Top of Dataset records
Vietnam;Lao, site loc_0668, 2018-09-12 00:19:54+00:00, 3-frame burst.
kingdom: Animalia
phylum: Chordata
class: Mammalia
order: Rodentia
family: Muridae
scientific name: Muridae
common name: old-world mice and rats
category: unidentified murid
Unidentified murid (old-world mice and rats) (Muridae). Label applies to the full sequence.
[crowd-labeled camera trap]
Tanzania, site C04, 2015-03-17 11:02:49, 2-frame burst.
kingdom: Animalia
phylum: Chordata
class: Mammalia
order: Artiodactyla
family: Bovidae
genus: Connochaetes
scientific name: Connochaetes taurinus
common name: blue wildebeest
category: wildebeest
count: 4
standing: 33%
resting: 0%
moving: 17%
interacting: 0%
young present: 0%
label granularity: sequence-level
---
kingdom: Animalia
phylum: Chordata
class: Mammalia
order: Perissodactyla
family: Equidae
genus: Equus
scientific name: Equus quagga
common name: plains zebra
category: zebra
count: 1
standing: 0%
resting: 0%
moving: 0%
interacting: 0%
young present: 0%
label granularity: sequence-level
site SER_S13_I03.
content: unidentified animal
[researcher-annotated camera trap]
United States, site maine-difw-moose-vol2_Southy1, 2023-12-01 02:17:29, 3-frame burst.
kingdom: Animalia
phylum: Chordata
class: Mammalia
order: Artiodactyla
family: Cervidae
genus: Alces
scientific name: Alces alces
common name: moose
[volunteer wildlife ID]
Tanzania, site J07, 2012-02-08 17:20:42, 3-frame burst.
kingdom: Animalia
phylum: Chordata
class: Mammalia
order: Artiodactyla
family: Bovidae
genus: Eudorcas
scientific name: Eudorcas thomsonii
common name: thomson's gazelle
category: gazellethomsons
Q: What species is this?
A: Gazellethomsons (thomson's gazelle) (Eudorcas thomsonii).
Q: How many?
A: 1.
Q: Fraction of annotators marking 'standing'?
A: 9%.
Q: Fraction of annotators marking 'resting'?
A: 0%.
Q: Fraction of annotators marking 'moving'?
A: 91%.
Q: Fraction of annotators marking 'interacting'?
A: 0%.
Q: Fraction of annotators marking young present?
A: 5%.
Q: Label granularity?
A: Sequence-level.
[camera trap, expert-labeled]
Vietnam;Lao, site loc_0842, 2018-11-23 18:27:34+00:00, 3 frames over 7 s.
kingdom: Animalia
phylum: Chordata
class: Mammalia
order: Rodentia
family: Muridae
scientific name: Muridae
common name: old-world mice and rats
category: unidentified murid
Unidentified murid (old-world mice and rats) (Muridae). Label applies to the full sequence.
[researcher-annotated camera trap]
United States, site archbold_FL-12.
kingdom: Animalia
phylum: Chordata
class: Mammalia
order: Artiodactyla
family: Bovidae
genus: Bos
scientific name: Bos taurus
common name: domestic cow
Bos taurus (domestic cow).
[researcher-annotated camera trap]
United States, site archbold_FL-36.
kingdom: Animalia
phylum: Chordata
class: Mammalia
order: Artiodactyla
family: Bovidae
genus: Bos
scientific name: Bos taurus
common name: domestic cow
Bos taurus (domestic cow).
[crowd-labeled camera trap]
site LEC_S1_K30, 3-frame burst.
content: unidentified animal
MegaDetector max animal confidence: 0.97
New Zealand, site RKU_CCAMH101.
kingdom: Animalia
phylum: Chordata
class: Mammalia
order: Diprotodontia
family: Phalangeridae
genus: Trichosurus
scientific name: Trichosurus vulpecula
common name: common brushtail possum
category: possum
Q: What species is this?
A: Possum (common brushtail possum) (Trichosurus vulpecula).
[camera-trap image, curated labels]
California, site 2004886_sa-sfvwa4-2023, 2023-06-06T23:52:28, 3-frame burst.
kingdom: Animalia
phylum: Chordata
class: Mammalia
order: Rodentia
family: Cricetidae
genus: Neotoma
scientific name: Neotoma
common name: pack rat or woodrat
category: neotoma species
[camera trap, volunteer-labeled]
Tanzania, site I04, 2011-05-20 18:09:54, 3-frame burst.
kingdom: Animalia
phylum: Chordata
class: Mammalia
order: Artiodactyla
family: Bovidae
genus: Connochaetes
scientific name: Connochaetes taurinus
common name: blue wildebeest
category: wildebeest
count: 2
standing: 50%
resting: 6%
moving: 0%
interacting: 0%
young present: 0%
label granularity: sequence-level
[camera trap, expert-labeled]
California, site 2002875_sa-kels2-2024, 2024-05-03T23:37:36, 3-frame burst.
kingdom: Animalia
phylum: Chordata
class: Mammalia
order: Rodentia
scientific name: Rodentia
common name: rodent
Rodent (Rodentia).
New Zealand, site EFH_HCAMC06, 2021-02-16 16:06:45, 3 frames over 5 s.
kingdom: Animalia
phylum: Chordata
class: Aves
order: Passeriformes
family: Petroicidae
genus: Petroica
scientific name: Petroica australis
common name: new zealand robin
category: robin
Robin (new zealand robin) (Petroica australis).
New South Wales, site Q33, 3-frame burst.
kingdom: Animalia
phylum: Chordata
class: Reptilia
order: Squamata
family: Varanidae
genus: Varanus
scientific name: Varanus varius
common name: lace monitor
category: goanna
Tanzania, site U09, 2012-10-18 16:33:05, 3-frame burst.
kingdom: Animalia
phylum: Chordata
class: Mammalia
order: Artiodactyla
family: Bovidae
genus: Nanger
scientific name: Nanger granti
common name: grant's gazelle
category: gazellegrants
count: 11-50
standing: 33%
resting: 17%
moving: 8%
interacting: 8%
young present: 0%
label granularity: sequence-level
Bottom of Dataset records
* **What the task asks**
The full listing must come back exactly as given.

* **Written reply**
Vietnam;Lao, site loc_0668, 2018-09-12 00:19:54+00:00, 3-frame burst.
kingdom: Animalia
phylum: Chordata
class: Mammalia
order: Rodentia
family: Muridae
scientific name: Muridae
common name: old-world mice and rats
category: unidentified murid
Unidentified murid (old-world mice and rats) (Muridae). Label applies to the full sequence.
[crowd-labeled camera trap]
Tanzania, site C04, 2015-03-17 11:02:49, 2-frame burst.
kingdom: Animalia
phylum: Chordata
class: Mammalia
order: Artiodactyla
family: Bovidae
genus: Connochaetes
scientific name: Connochaetes taurinus
common name: blue wildebeest
category: wildebeest
count: 4
standing: 33%
resting: 0%
moving: 17%
interacting: 0%
young present: 0%
label granularity: sequence-level
---
kingdom: Animalia
phylum: Chordata
class: Mammalia
order: Perissodactyla
family: Equidae
genus: Equus
scientific name: Equus quagga
common name: plains zebra
category: zebra
count: 1
standing: 0%
resting: 0%
moving: 0%
interacting: 0%
young present: 0%
label granularity: sequence-level
site SER_S13_I03.
content: unidentified animal
[researcher-annotated camera trap]
United States, site maine-difw-moose-vol2_Southy1, 2023-12-01 02:17:29, 3-frame burst.
kingdom: Animalia
phylum: Chordata
class: Mammalia
order: Artiodactyla
family: Cervidae
genus: Alces
scientific name: Alces alces
common name: moose
[volunteer wildlife ID]
Tanzania, site J07, 2012-02-08 17:20:42, 3-frame burst.
kingdom: Animalia
phylum: Chordata
class: Mammalia
order: Artiodactyla
family: Bovidae
genus: Eudorcas
scientific name: Eudorcas thomsonii
common name: thomson's gazelle
category: gazellethomsons
Q: What species is this?
A: Gazellethomsons (thomson's gazelle) (Eudorcas thomsonii).
Q: How many?
A: 1.
Q: Fraction of annotators marking 'standing'?
A: 9%.
Q: Fraction of annotators marking 'resting'?
A: 0%.
Q: Fraction of annotators marking 'moving'?
A: 91%.
Q: Fraction of annotators marking 'interacting'?
A: 0%.
Q: Fraction of annotators marking young present?
A: 5%.
Q: Label granularity?
A: Sequence-level.
[camera trap, expert-labeled]
Vietnam;Lao, site loc_0842, 2018-11-23 18:27:34+00:00, 3 frames over 7 s.
kingdom: Animalia
phylum: Chordata
class: Mammalia
order: Rodentia
family: Muridae
scientific name: Muridae
common name: old-world mice and rats
category: unidentified murid
Unidentified murid (old-world mice and rats) (Muridae). Label applies to the full sequence.
[researcher-annotated camera trap]
United States, site archbold_FL-12.
kingdom: Animalia
phylum: Chordata
class: Mammalia
order: Artiodactyla
family: Bovidae
genus: Bos
scientific name: Bos taurus
common name: domestic cow
Bos taurus (domestic cow).
[researcher-annotated camera trap]
United States, site archbold_FL-36.
kingdom: Animalia
phylum: Chordata
class: Mammalia
order: Artiodactyla
family: Bovidae
genus: Bos
scientific name: Bos taurus
common name: domestic cow
Bos taurus (domestic cow).
[crowd-labeled camera trap]
site LEC_S1_K30, 3-frame burst.
content: unidentified animal
MegaDetector max animal confidence: 0.97
New Zealand, site RKU_CCAMH101.
kingdom: Animalia
phylum: Chordata
class: Mammalia
order: Diprotodontia
family: Phalangeridae
genus: Trichosurus
scientific name: Trichosurus vulpecula
common name: common brushtail possum
category: possum
Q: What species is this?
A: Possum (common brushtail possum) (Trichosurus vulpecula).
[camera-trap image, curated labels]
California, site 2004886_sa-sfvwa4-2023, 2023-06-06T23:52:28, 3-frame burst.
kingdom: Animalia
phylum: Chordata
class: Mammalia
order: Rodentia
family: Cricetidae
genus: Neotoma
scientific name: Neotoma
common name: pack rat or woodrat
category: neotoma species
[camera trap, volunteer-labeled]
Tanzania, site I04, 2011-05-20 18:09:54, 3-frame burst.
kingdom: Animalia
phylum: Chordata
class: Mammalia
order: Artiodactyla
family: Bovidae
genus: Connochaetes
scientific name: Connochaetes taurinus
common name: blue wildebeest
category: wildebeest
count: 2
standing: 50%
resting: 6%
moving: 0%
interacting: 0%
young present: 0%
label granularity: sequence-level
[camera trap, expert-labeled]
California, site 2002875_sa-kels2-2024, 2024-05-03T23:37:36, 3-frame burst.
kingdom: Animalia
phylum: Chordata
class: Mammalia
order: Rodentia
scientific name: Rodentia
common name: rodent
Rodent (Rodentia).
New Zealand, site EFH_HCAMC06, 2021-02-16 16:06:45, 3 frames over 5 s.
kingdom: Animalia
phylum: Chordata
class: Aves
order: Passeriformes
family: Petroicidae
genus: Petroica
scientific name: Petroica australis
common name: new zealand robin
category: robin
Robin (new zealand robin) (Petroica australis).
New South Wales, site Q33, 3-frame burst.
kingdom: Animalia
phylum: Chordata
class: Reptilia
order: Squamata
family: Varanidae
genus: Varanus
scientific name: Varanus varius
common name: lace monitor
category: goanna
Tanzania, site U09, 2012-10-18 16:33:05, 3-frame burst.
kingdom: Animalia
phylum: Chordata
class: Mammalia
order: Artiodactyla
family: Bovidae
genus: Nanger
scientific name: Nanger granti
common name: grant's gazelle
category: gazellegrants
count: 11-50
standing: 33%
resting: 17%
moving: 8%
interacting: 8%
young present: 0%
label granularity: sequence-level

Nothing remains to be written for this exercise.